Seriously, a big loss to the West Side.
From today's Pioneer Press:
"The West Side of St. Paul is a little sadder today, its first day without Jerabek's New Bohemian Bakery.
Owners Russell Spangler, Ronda Vincent and John Wills wrote a note to customers Saturday on Facebook to announce the news that the 107-year-old bakery, at 63 Winifred St., would close for good Sunday.
The owners cited "physical, financial and emotional challenges" in making the sudden decision to close.
They thanked their neighbors and longtime customers and sent out a plea to help their employees find other work.
The current owners bought the bakery in 2008. Its Czechoslovakian pastries, called kolaches, were based on a recipe from its founder, Ed Jerabek.
The bakery's downtown St. Paul skyway location was also shuttered this morning.
Attempts to reach the owners were unsuccessful."
This makes me very sad.
1) Where am I going to get kolaches?
2) It seems like in recent years the family/neighborhood bakery has gone by the wayside and its replacements have been far inferior. With the exception of niche shops (how many cupcake only bakeries does the world really need?) we've moved to a world of Panera bread, Costco cakes, grocery store cookies, and Bakers Square pies and have tossed aside the neighborhood bakery. I know that people tend to feel nostalgic about things they grew up with, regardless of whether they were really better, but I feel like the general neighborhood bakery is definitely one of the things genuinely better back in "the good ol' days."
Regarding your second point, if masses of people were not eating at Panera or stopping at Costco for cakes and Baker's Square for pies, those venues would not exist.
The Jerabeks folks have been very quiet about exactly why they took the drastic step of closing, so it may have had nothing to do with customer numbers. But a StarTribune article on the closing of some other neighborhood bakeries pointed out that the growth of low-carb, paleo, and gluten-free diets has dented bakery sales, as has the additional costs of quality ingredients.

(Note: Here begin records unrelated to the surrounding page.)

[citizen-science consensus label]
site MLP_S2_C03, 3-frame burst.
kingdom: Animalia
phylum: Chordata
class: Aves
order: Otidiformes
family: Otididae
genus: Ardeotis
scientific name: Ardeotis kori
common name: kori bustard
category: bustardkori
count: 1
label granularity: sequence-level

All that said, I will consider myself fortunate that there are two independent bakery shops (P. J. Murphy's and Rosemark) and Wuollet's fairly close to me. They apparently are a dying breed.
Have you ever had anything good from Rosemark (that's the one on Snelling near St. Clair, right?). We bought the worst donut of our lives there. Even my husband wouldn't eat it. We swore off Rosemark ever since.
To be honest, I thought Jerebek's was already closed. :( I wonder if I got confused back when it was sold in 2008, thinking it had closed? Sad.
re: The Dairy Queen
I've actually never set foot in Rosemark (you have the location right, TDQ). To be blunt about it, the building they're in looks so dumpy I've never *cared* to set foot in it (and I don't get squicked out easily by tired-looking restos and markets). But I've been living in the neighborhood for 13 years now and they've been open all that time, so they must be keeping some customers happy.
I am sad not to have visited Jerabek's in its heyday. The times in recent years that I managed to get there, it seemed dusty and tired.
I, too, miss the neighborhood bakery. As some have mentioned here, there are a few great bakeries in the cities (Rustica!), but us poor suburbanites continue to get screwed food-wise.
It's time to resurrect the bakery in the 'burbs - anyone want to help me open one?
So sad. I was looking forward to their chicken pot pie this fall. Possibly the richest dish I've ever eaten, with flaky pastry and an uber-creamy sauce. Well worth the splurge.
The press release alludes to problems other than monetary. I truly hope things work out well for all involved.
Not at all the same, and with a limited selection, but Bars Bakery, on Selby just off Dale, turns out bars, pasteries and holiday pies that are as good as my mother made.